Don’t get caught out by Google Penguin
This is about Google Penguin and what you can do about it if you believe you’ve been affected. Google is a search engine whose primary objective is to provide quality search results. Consequently, over the years it updates its algorithm for listing search results, with a view to improving visitor experience. When it does this, it seems to like animal names, so if you’re asking “what is Google Penguin?”, the answer is, that it’s the name given to one of these significant updates.
Until Google Penguin, many internet marketers were able to obtain top search engine rankings for poor quality websites, simply by aiming a multitude of links from other websites back to their own, usually with their chosen terms as “anchor text”. Among the favourites were article and directory sites. Bloggers would ride on the back of the high “page rank” of these referral sites and infuse “link juice” back into their own website. If you practised “deep linking” to internal pages and not just the home page of your website, you did even better.
Unfortunately, from Google’s perspective, the whole thing smelled of manipulation. The backlinks, or votes, for these websites were not natural, nor based on genuine linking to quality content. The release of Google Penguin on 24/04/2012 was the first major attempt by Google to fix this.
There were other tricks that website owners were also using which Google frowned upon. “Black Hat” SEO techniques such as keyword stuffing and cloaking (where content presented to the search engine spider is different from what you see on your internet browser), spreading duplicate content to other sites with links back to your own, and automated link schemes which violated Google’s Webmaster Tools guidelines.
Although Google has given out its rationale for the Penguin algorithm update, it has been widely felt in the content marketing world that the results were too extreme. Many internet marketers saw an immediate fall away in traffic – and although they had sites with good quality content, yet because they had engaged in some unnatural link building activities in the past, were penalised.

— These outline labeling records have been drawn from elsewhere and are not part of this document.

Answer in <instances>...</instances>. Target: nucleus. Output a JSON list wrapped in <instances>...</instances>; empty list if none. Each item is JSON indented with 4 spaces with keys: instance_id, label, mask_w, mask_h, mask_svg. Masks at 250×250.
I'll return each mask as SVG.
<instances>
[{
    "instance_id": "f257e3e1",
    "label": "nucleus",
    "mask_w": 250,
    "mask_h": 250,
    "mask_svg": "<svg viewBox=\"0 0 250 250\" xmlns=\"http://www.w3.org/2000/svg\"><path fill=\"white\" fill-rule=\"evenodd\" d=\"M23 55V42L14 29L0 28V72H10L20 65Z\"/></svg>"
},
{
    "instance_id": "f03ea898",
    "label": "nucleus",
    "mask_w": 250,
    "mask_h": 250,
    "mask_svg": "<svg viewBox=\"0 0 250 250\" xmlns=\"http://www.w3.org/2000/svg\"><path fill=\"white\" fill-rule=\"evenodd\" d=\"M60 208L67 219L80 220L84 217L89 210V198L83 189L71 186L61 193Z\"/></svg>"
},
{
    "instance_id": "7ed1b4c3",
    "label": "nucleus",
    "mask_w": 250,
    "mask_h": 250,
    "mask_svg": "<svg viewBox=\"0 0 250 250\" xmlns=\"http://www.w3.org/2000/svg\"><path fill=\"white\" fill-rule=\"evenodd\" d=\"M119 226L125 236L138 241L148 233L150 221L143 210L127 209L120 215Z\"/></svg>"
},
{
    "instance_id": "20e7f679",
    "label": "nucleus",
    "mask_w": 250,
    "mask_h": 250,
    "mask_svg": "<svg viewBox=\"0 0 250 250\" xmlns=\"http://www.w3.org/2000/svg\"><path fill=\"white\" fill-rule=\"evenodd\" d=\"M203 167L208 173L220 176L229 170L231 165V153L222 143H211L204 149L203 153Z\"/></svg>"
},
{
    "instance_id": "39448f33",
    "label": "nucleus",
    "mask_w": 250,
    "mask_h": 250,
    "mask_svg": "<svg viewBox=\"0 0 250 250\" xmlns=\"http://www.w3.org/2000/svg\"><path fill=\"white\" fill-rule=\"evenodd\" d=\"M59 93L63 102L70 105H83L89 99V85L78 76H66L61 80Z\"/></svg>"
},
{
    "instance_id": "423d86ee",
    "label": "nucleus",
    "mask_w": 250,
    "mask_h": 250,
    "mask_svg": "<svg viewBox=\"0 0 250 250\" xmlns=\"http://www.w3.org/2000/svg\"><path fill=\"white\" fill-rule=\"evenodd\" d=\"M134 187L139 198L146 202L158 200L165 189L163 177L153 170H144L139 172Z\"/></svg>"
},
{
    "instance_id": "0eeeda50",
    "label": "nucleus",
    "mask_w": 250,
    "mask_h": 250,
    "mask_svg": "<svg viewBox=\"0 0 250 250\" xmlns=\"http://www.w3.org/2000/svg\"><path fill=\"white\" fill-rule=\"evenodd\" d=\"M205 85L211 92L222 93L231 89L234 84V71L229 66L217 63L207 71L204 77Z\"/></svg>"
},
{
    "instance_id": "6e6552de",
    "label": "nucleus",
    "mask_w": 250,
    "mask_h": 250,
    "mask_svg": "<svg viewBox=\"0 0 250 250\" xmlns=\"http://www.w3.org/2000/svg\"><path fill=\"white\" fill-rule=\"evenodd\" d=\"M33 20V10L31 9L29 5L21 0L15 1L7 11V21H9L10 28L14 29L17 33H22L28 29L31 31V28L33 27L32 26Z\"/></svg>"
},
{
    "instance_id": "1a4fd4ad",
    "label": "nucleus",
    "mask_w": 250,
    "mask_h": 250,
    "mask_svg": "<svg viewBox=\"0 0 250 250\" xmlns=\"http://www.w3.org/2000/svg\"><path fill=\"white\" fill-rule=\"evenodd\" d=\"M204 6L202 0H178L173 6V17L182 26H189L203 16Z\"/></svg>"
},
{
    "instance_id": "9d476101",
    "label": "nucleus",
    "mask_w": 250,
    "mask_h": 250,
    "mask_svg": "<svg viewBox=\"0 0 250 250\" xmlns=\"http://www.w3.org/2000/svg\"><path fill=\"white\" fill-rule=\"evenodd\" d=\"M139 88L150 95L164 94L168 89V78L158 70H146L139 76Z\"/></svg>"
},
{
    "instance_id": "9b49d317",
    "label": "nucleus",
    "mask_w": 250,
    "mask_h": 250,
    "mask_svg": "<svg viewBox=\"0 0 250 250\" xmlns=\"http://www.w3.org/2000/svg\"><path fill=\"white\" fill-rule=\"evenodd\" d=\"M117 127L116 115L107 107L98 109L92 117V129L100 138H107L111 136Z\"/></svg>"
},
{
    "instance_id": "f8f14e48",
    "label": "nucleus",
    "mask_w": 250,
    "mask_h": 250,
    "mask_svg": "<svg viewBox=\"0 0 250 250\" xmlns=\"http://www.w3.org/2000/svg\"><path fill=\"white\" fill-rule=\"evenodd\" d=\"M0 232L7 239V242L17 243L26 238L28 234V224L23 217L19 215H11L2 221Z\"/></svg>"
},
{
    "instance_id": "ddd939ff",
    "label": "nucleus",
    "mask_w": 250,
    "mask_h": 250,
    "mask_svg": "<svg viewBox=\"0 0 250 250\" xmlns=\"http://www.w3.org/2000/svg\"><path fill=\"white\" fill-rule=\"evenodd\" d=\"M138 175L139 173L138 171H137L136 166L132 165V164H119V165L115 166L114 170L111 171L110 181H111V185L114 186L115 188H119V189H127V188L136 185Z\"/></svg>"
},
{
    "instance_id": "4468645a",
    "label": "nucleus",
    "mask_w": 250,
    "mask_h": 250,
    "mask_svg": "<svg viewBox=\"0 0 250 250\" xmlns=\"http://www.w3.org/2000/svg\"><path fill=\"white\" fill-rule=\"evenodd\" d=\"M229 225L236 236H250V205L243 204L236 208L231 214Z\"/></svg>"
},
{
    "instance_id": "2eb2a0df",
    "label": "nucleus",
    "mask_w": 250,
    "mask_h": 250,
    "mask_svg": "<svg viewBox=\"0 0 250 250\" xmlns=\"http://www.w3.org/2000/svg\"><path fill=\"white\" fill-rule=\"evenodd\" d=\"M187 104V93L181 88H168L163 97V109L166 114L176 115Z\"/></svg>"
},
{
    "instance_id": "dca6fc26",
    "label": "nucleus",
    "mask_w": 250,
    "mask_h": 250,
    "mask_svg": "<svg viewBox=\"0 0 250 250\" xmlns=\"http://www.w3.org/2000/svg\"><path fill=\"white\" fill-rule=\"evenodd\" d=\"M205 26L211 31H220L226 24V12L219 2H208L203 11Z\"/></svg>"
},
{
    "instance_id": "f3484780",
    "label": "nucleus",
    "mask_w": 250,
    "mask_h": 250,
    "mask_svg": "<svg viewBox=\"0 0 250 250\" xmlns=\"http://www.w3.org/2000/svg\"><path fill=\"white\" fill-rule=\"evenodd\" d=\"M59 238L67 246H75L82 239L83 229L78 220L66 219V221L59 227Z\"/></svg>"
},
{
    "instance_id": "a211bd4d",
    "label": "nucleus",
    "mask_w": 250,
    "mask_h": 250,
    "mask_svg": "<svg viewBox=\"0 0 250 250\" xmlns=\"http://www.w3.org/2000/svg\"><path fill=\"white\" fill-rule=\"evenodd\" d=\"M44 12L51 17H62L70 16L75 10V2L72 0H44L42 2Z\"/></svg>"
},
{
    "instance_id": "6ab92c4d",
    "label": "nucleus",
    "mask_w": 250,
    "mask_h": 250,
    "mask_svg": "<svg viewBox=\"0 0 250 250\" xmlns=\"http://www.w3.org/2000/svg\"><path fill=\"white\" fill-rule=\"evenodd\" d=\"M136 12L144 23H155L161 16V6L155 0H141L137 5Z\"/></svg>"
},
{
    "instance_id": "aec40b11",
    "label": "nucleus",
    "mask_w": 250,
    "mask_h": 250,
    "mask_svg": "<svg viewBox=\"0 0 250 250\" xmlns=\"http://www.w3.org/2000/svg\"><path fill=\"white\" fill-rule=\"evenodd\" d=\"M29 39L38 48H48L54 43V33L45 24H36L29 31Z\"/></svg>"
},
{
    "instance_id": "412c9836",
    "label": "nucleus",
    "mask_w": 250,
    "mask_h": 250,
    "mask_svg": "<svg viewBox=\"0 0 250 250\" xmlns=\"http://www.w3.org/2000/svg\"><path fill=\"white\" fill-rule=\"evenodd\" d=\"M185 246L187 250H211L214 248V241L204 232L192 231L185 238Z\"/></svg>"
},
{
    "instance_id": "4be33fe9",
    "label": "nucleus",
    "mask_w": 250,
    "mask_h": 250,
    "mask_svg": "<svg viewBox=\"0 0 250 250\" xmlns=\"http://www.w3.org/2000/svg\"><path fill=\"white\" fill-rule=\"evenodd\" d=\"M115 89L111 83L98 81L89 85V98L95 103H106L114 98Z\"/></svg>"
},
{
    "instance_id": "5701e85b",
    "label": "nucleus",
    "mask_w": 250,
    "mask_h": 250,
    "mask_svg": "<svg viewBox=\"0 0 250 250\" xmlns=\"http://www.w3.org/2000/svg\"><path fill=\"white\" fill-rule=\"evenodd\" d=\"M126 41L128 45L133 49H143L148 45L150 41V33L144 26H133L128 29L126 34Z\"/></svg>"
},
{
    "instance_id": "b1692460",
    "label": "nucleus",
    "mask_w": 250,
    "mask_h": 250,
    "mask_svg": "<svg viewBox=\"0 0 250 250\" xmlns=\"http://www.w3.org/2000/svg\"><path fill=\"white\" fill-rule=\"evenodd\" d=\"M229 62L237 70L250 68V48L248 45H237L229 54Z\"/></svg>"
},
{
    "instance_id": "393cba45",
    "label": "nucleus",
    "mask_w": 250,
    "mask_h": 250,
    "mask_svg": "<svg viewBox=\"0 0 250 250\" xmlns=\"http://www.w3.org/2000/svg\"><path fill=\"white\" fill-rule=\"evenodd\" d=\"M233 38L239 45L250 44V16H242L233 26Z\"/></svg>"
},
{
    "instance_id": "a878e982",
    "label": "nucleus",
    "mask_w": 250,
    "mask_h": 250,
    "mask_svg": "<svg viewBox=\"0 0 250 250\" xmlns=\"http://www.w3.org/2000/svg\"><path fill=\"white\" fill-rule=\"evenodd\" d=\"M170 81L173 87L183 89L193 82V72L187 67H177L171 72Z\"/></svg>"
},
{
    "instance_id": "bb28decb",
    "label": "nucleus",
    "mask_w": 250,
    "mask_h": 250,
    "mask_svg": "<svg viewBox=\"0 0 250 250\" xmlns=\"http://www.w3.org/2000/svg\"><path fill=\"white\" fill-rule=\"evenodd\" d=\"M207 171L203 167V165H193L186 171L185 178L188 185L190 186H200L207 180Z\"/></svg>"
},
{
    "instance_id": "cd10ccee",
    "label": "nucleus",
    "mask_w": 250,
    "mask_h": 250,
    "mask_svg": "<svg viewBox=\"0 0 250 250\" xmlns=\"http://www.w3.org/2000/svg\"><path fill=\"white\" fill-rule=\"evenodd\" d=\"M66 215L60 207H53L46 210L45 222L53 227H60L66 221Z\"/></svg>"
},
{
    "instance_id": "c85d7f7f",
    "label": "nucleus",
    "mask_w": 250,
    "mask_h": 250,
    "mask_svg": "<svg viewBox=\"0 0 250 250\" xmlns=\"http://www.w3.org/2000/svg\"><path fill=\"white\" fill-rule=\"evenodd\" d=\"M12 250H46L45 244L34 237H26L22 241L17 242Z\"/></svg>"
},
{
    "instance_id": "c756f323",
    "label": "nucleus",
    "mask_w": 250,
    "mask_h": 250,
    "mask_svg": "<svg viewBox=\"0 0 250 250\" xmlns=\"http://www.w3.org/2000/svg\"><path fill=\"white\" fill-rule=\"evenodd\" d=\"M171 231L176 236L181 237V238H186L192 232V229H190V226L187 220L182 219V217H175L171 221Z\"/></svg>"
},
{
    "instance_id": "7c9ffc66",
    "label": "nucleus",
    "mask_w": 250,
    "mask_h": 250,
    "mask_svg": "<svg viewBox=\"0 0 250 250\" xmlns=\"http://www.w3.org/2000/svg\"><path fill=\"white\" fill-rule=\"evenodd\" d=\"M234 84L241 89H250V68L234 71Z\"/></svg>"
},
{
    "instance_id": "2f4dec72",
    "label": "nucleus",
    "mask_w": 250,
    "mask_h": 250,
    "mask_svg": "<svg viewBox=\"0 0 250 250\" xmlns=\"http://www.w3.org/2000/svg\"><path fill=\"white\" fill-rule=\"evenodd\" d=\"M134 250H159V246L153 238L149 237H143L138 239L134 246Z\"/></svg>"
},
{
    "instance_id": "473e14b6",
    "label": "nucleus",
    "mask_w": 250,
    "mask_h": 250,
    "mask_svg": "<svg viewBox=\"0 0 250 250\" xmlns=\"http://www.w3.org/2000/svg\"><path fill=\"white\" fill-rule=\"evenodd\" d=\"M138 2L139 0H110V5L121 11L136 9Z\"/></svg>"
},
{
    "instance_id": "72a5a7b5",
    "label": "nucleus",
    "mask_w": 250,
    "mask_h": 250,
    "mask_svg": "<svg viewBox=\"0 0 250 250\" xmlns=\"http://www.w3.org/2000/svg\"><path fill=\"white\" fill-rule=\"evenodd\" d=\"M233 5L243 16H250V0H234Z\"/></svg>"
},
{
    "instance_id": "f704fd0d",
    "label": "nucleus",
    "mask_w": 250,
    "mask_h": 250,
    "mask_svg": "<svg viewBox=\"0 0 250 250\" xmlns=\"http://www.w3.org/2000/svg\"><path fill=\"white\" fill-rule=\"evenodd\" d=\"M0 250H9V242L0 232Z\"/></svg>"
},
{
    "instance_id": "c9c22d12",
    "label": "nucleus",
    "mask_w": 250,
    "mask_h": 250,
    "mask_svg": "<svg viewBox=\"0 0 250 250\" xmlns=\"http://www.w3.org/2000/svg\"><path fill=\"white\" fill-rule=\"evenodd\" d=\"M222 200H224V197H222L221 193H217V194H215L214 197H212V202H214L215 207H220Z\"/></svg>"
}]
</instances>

In summary, Google is looking for a steady growth in links to your website that appear as a natural vote for your great content. If you want to avoid the ravages of Google Penguin, the first step is to remove all traces of unnatural looking links to your site. Start with multiple article directories containing duplicate content and remove it. Remove link farm connections from poor quality sites and any other questionable links which may cause Google to see you in an unfavourable light. Cultivate links from other sites with similar or related subject matter to your own. In time, the other search engines will follow Google’s lead, so if you’re in it for the long term, you cannot afford to ignore this.